◆ SET PROBLEM
Please turn the rows from the line containing "Within the frame" through the end of the rows into a two-column CSV with the columns text and answer. Give each one its own CSV line, with both fields quoted and any line breaks replaced by spaces.

Rows from a spatial reasoning dataset:

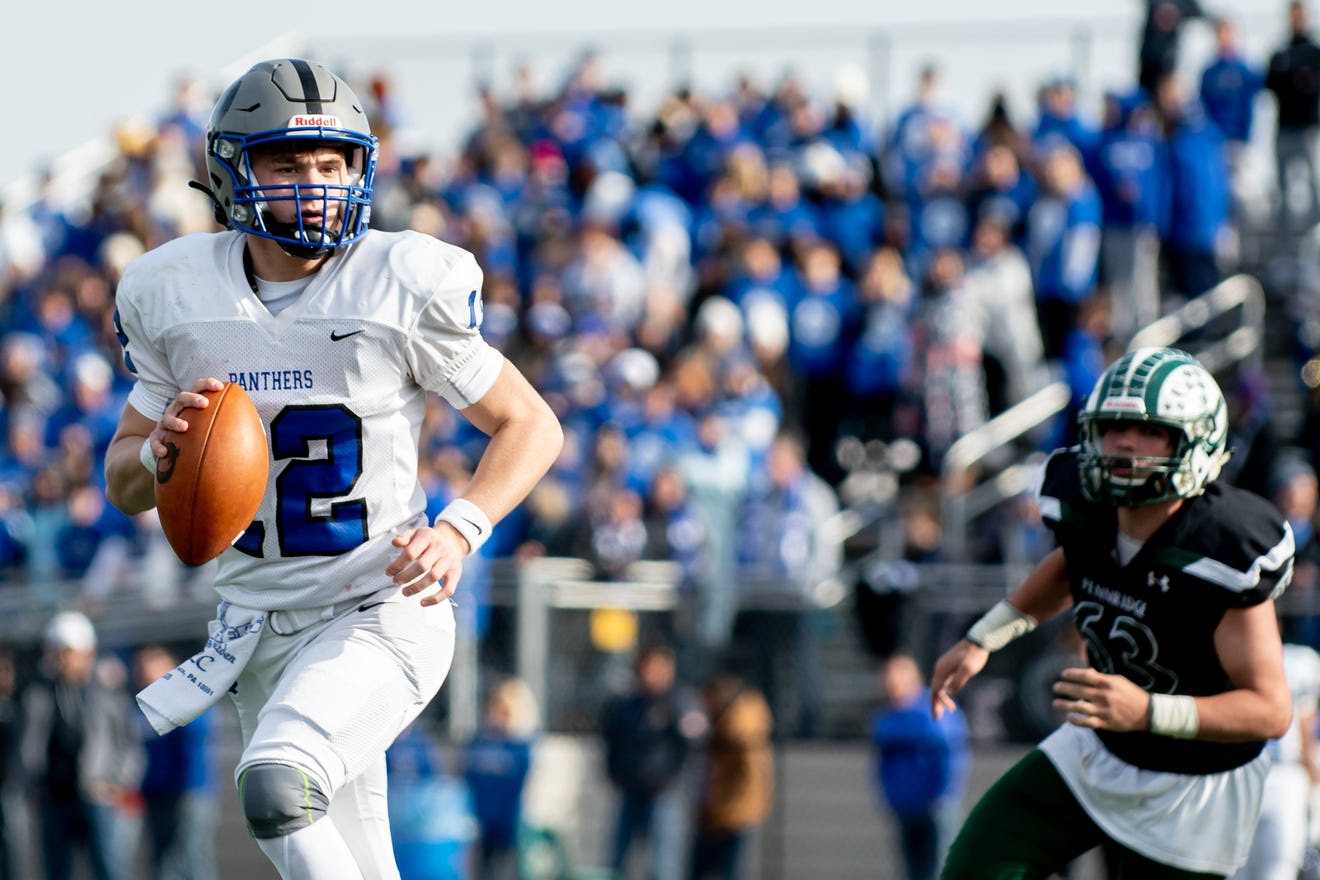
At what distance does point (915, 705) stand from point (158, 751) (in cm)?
416

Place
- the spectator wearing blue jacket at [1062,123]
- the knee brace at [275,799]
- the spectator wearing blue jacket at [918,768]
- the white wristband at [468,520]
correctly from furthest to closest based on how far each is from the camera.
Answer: the spectator wearing blue jacket at [1062,123], the spectator wearing blue jacket at [918,768], the white wristband at [468,520], the knee brace at [275,799]

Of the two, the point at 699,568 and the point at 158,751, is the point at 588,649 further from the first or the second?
the point at 158,751

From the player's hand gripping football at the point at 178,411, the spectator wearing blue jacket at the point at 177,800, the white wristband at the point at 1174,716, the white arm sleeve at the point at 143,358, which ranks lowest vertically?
the spectator wearing blue jacket at the point at 177,800

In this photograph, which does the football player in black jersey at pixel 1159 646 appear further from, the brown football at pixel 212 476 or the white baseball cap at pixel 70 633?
the white baseball cap at pixel 70 633

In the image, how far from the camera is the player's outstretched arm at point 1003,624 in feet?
17.4

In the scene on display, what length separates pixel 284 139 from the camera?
14.7ft

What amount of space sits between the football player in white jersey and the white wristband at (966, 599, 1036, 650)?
1.43 metres

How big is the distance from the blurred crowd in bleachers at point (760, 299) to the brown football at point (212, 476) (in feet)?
20.8

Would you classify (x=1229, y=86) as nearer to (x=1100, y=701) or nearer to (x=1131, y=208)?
(x=1131, y=208)

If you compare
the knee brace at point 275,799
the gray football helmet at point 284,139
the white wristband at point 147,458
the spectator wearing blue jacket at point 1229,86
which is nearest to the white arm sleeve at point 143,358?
the white wristband at point 147,458

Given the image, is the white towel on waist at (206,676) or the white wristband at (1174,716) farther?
the white wristband at (1174,716)

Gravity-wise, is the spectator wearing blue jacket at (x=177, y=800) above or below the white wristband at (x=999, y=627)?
below

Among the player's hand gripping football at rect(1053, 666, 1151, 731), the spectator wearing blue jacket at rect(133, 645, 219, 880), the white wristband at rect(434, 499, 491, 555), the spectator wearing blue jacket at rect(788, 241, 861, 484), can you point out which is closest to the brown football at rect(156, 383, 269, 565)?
the white wristband at rect(434, 499, 491, 555)

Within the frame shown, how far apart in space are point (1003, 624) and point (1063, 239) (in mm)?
7369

◆ THE REPLY
text,answer
"Within the frame shown, how far apart in space are point (1003, 624) and point (1063, 239) (in mm)?","7369"